L’impatto dell’insufficienza epatica sulla farmacocinetica del dutasteride non è stato studiato. Poiché il dutasteride è intensamente metabolizzato ed ha un'emivita di eliminazione di 3-5 settimane, il medicinale deve essere somministrato con cautela ai pazienti con insufficienza epatica lieve o moderata (vedere le sezioni «Controindicazioni» e «Modalità di somministrazione e posologia»).

Uso in combinazione con tamsulosina e insufficienza cardiaca.

La terapia combinata può essere prescritta solo dopo un'attenta valutazione del rapporto rischio/beneficio a causa del potenziale aumento del rischio di reazioni avverse (inclusa l'insufficienza cardiaca) e dopo aver considerato alternative terapeutiche, compresa la monoterapia.

È stato osservato che la frequenza di insufficienza cardiaca (termine combinato per tutti i casi riportati, prevalentemente insufficienza cardiaca e insufficienza cardiaca congestizia) è risultata più elevata nei soggetti trattati con la combinazione di dutasteride e un alfa-bloccante, principalmente tamsulosina, rispetto ai soggetti non trattati con tale combinazione. Nei diversi studi la frequenza di insufficienza cardiaca è risultata bassa (≤ 1%) e variabile. Nessuno studio ha mostrato una discrepanza nella frequenza di eventi avversi cardiovascolari. Non è stato stabilito un rapporto causale tra l’uso di dutasteride (da solo o in combinazione con alfa-bloccanti) e l’insorgenza di insufficienza cardiaca («Proprietà farmacologiche»).

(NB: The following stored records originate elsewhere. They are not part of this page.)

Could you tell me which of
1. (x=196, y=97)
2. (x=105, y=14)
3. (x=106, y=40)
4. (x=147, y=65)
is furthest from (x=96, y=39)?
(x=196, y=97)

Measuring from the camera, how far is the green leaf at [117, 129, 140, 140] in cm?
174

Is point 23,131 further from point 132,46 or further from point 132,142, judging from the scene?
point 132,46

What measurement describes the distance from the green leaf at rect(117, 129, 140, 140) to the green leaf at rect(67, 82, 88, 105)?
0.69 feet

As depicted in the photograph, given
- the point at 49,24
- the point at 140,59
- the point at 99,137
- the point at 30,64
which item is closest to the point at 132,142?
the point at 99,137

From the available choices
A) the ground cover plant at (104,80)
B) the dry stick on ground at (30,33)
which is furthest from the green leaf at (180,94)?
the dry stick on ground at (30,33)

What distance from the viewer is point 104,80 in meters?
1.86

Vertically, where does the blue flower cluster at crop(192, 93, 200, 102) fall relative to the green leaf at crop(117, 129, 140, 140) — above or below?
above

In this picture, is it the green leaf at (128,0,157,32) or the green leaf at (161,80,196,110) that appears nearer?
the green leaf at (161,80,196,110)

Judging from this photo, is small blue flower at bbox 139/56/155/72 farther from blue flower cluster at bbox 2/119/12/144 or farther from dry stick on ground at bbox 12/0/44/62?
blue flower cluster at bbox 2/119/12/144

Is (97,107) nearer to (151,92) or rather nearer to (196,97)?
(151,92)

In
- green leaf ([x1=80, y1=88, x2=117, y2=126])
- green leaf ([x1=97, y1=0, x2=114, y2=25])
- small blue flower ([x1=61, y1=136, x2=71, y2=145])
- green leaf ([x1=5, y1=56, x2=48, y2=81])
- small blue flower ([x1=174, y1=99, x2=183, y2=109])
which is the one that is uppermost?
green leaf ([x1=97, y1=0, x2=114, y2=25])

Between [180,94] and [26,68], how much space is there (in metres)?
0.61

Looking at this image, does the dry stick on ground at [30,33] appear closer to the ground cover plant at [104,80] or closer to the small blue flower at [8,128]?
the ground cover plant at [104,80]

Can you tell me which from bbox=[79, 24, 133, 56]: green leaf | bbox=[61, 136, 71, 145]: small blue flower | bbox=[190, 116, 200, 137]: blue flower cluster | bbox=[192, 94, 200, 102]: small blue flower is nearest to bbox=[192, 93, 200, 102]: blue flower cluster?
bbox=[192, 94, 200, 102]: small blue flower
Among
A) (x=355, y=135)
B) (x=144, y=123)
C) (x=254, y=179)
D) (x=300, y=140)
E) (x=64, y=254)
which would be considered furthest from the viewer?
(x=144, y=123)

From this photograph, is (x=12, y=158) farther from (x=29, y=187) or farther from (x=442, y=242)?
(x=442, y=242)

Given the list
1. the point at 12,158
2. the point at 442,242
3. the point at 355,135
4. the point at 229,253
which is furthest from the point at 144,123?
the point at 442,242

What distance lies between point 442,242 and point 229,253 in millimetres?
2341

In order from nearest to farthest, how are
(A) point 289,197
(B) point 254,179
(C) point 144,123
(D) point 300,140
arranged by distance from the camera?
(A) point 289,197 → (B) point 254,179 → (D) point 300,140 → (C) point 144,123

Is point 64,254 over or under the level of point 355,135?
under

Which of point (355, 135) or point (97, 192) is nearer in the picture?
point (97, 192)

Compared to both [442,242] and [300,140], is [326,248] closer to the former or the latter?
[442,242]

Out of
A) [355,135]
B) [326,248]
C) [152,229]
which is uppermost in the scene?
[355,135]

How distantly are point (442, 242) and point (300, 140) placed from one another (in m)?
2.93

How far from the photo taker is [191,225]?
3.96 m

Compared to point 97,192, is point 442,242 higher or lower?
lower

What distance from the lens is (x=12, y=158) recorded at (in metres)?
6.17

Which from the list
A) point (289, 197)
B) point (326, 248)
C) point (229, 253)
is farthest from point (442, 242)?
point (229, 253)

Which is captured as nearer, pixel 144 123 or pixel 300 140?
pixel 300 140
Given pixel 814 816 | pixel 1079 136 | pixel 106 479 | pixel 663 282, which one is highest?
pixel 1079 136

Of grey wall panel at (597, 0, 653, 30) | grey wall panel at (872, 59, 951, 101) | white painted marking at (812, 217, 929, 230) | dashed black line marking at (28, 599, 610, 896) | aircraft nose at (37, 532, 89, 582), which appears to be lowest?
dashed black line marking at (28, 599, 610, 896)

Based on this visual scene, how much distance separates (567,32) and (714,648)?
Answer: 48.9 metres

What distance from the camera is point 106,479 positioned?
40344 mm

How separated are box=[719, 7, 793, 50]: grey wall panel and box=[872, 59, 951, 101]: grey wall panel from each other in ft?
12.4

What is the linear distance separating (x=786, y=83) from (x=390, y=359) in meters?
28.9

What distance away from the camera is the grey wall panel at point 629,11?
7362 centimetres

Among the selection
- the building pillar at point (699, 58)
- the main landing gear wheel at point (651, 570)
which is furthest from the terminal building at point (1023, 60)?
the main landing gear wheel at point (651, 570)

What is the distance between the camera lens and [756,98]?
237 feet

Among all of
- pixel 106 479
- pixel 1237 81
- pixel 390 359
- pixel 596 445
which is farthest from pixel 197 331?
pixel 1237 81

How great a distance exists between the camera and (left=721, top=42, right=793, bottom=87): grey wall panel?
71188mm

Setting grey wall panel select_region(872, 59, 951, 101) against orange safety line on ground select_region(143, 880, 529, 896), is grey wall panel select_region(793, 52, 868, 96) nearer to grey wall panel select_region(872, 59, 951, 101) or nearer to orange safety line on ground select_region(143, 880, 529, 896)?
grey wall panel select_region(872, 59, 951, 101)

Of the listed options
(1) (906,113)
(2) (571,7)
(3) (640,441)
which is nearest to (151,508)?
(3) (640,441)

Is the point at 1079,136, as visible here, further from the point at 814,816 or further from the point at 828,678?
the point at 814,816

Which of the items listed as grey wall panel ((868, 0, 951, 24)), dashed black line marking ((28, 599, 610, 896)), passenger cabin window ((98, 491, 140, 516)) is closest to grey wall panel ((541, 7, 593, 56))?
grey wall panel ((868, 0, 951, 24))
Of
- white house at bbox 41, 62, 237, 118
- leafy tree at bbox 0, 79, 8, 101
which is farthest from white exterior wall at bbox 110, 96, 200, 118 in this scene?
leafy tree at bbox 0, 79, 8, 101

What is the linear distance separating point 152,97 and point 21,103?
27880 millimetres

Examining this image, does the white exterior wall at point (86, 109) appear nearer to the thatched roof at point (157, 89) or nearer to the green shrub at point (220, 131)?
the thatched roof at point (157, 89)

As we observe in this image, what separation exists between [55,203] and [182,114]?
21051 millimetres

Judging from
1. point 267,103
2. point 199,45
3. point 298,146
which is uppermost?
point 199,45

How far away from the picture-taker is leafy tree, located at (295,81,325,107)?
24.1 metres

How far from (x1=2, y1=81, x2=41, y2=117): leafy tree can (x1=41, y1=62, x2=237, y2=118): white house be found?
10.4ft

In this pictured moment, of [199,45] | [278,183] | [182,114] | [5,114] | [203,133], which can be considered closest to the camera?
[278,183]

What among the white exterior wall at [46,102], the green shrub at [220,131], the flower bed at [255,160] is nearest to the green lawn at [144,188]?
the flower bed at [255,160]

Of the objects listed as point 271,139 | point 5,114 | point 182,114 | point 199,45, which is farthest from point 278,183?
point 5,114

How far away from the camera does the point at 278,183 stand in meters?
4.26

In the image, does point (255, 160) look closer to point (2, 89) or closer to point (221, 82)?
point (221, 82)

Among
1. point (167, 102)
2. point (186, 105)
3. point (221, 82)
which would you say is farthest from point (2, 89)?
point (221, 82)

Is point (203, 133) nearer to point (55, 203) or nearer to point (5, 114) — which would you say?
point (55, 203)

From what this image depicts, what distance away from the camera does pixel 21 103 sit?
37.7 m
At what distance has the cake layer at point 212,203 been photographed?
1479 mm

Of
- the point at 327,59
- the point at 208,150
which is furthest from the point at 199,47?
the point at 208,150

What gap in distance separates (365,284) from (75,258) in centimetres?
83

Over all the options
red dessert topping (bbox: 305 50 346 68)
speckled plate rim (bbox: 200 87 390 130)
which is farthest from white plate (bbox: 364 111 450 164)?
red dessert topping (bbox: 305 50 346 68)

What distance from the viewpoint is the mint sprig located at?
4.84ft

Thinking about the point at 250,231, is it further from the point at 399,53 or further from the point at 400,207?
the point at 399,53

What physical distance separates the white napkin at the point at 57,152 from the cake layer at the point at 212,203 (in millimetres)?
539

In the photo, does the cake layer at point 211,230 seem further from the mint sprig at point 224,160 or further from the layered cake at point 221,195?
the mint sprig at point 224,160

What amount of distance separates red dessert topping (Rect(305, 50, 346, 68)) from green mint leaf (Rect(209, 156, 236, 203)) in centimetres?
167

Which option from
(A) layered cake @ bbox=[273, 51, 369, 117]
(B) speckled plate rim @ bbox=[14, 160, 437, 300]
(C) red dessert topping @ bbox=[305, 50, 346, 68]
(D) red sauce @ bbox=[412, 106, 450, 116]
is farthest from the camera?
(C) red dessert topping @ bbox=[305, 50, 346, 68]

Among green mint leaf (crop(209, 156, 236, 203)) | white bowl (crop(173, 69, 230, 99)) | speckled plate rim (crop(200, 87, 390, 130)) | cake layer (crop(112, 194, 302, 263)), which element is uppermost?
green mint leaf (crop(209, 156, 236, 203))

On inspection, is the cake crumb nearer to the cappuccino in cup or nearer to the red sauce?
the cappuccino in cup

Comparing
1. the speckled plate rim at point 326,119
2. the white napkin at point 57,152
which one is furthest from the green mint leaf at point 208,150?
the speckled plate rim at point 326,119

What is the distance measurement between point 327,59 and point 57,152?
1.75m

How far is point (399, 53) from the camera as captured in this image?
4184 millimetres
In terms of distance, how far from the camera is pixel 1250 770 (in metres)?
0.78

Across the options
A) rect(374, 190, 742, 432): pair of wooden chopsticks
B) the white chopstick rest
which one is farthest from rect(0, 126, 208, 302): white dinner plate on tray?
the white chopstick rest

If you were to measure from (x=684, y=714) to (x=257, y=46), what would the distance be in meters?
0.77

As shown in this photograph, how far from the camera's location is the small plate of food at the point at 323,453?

Effetto sull’antigene prostatico specifico (PSA) e rilevamento del cancro alla prostata.

La concentrazione dell’antigene prostatico specifico (PSA) rappresenta un componente importante del processo di screening per il rilevamento del cancro alla prostata.

Stridart è in grado di ridurre il livello sierico di PSA mediamente di circa il 50% dopo 6 mesi di trattamento.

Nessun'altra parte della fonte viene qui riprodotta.